Reproducible example
import lightgbm as lgb
import numpy as np
import polars as pl
n = 500
rng = np.random.default_rng(42)
data = {"x1": rng.integers(0, 2, size=n), "x2": rng.integers(0, 2, size=n)}
df = pl.DataFrame(data)
y = data["x1"] + data["x2"] + data["x1"] * data["x2"]
y = y + rng.normal(scale=0.01, size=n)
parameters = {
"learning_rate": 0.1,
"min_data_in_bin": 1,
"min_data_in_leaf": 1,
"num_iterations": 3,
"num_leaves": 4,
"verbosity": -1,
}
# This fails with an AttributeError
regressor = lgb.LGBMRegressor(**parameters)

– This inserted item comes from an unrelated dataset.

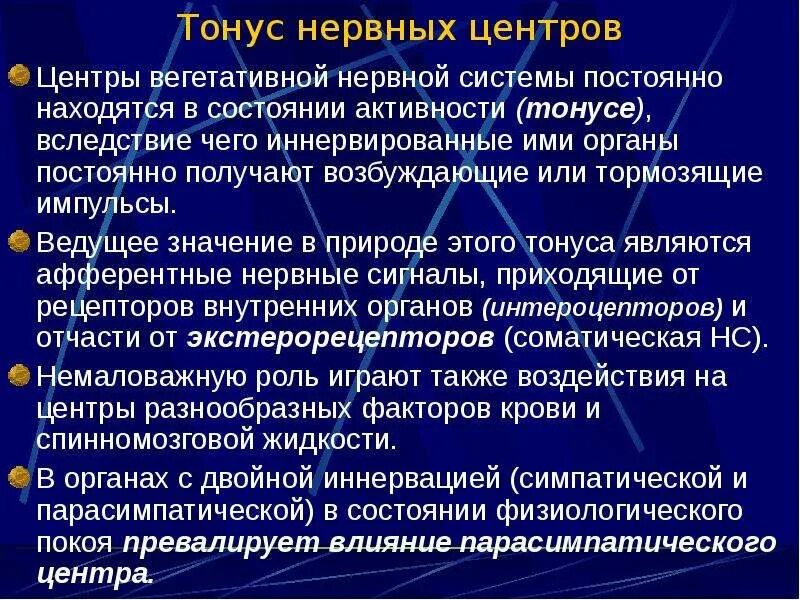 Тонус нервных центров

Центры вегетативной нервной системы постоянно находятся в состоянии активности (тонусе), вследствие чего иннервированные ими органы постоянно получают возбуждающие или тормозящие импульсы.

Ведущее значение в природе этого тонуса являются афферентные нервные сигналы, приходящие от рецепторов внутренних органов (интероцепторов) и отчасти от экстерорецепторов (соматическая НС).

Немаловажную роль играют также воздействия на центры разнообразных факторов крови и спинномозговой жидкости.

В органах с двойной иннервацией (симпатической и парасимпатической) в состоянии физиологического покоя превалирует влияние парасимпатического центра.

regressor.fit(df, y).predict(df)
# Rerunning with the PatchedRegressor fixes the issue
class PatchedRegressor(lgb.LGBMRegressor):
@property
def feature_names_in_(self):
return self._feature_name
@feature_names_in_.setter
def feature_names_in_(self, x):
self._feature_name = x
regressor = PatchedRegressor(**parameters)
regressor.fit(df, y).predict(df)
Environment info
Lightgbm: 4.6.0 Polars: 1.22.0 Numpy: 2.1.3 Python: 3.11.11
Additional Comments
I'll be investigating this week 😅
Hi, I've just run into this issue as well. Is there any update on the progress of this?
I'd be happy to help resolving it if needed 😄
Sorry, I obviously did not get to this yet 😅
I'd be happy to help resolving it if needed
Thanks for the offer @ErikBavenstrand! Given that LightGBM does not officially polars currently (I'm surprised that passing polars data frames to LightGBM "just worked" in a past release), I am working on adding proper support (which will be tracked in https://github.com/microsoft/LightGBM/issues/6204).
Thank you!
I did some further experimentation on version 4.5.0 and found that passing polars DataFrames directly were significantly slower than passing the underlying arrow DataFrames to LightGBM during .fit. I did not investigate further as to why this is happening, but I suspect it has to do with the adding of validation datasets and their conversion from polars to the internal representation. 😄
I don't know what's the issue in your case, but i've had this issue with my model wrapped in sklearn's MultiOutputRegressor. I downgraded sklearn from 1.6.1 to 1.5.2 and it worked.
polars==1.30.0 scikit-learn==1.5.2 lightgbm==4.5.0 (with 4.6.0 works as well)
So from my understanding converting the polars dataframe to the underlying pyarrow table (which should be zero-copy for the majority) should work, right? Because in my case I also get this error then doing this (lightgbm 4.6.0, scikit-learn 1.6.0). However, downgrading one of the two solves that though. 😄